- GIVEN PASSAGE
Start of Block

When most people think about bone density and osteoporosis they automatically think about calcium and vitamin D. However there are other factors which can have a large impact on bone density and therefore fracture risk.
Essentially healthy bone density requires a good balance between the cells that build new bone, and the ones that break down old bone. While blood calcium levels are an important part of this balance, so too are inflammatory processes.
How does inflammation affect your bones?
When the body is subject to inflammation for extended periods, the balance between the bone building cells and the bone breaking down cells becomes disturbed. The net result is that bone is broken down at a faster rate than new bone is developed. This, of course means that the strength of the bone can be affected and the risk of fracture is elevated.
What causes inflammation?
Some health conditions that can cause such inflammation and hence can affect bone density include inflammatory bowel conditions such as Crohn’s disease and Ulcerative Colitis. While a significant amount of attention is placed on management of the direct symptoms of inflammatory bowel conditions, little emphasis is placed on the importance of maintaining bone density and strength.
How can exercise help?
Like all conditions affecting bone, exercise is vital in the management of bone density and bone strength. Exercise can help to stimulate the activity of the bone building cells to try and restore the balance of the bone cells. Given that fracture risk is elevated, it is important that the exercise program should be designed by an exercise physiologist to ensure that safety is taken into account.

End of Block

- INSTRUCTIONS
• A. In the passage on bone density, who should design the exercise program for someone with an elevated fracture risk?
• B. Say whether each statement agrees with the passage on bone density, answering yes or no and quoting the words that decide it. (i) Long-term inflammation leads to bone being broken down faster than new bone is developed. (ii) Much emphasis is placed on maintaining bone density in people with inflammatory bowel conditions. (iii) Exercise can help stimulate the activity of the bone building cells.
• C. Return the part of the passage on bone density between "When most people" and "fracture is elevated.", inclusive, word for word.

- RECORDED DATA
Start of Block

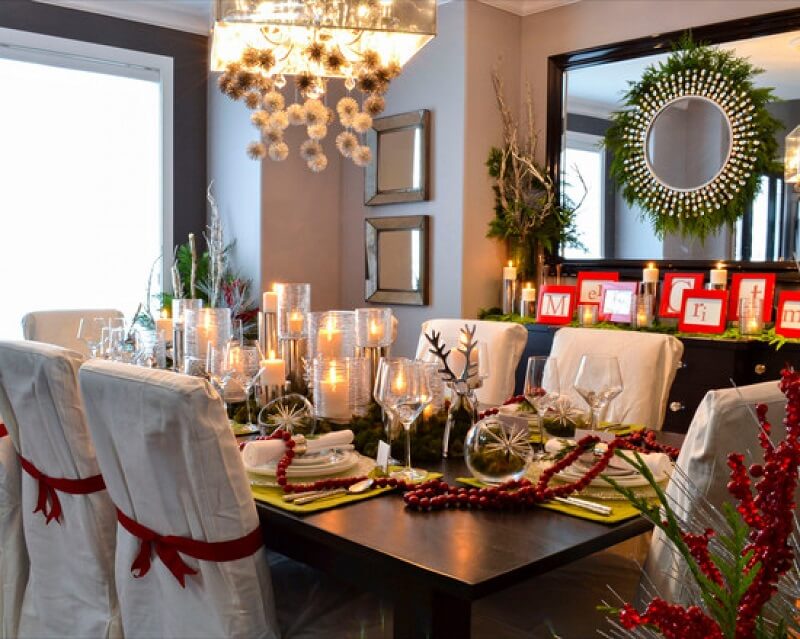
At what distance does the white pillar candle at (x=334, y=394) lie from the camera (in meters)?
2.17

End of Block

- TASK-BY-TASK ANSWERS
• A. An exercise physiologist.

• B.
(i) Yes: "The net result is that bone is broken down at a faster rate than new bone is developed."
(ii) No: "little emphasis is placed on the importance of maintaining bone density and strength."
(iii) Yes: "Exercise can help to stimulate the activity of the bone building cells to try and restore the balance of the bone cells."

• C.
When most people think about bone density and osteoporosis they automatically think about calcium and vitamin D. However there are other factors which can have a large impact on bone density and therefore fracture risk.
Essentially healthy bone density requires a good balance between the cells that build new bone, and the ones that break down old bone. While blood calcium levels are an important part of this balance, so too are inflammatory processes.
How does inflammation affect your bones?
When the body is subject to inflammation for extended periods, the balance between the bone building cells and the bone breaking down cells becomes disturbed. The net result is that bone is broken down at a faster rate than new bone is developed. This, of course means that the strength of the bone can be affected and the risk of fracture is elevated.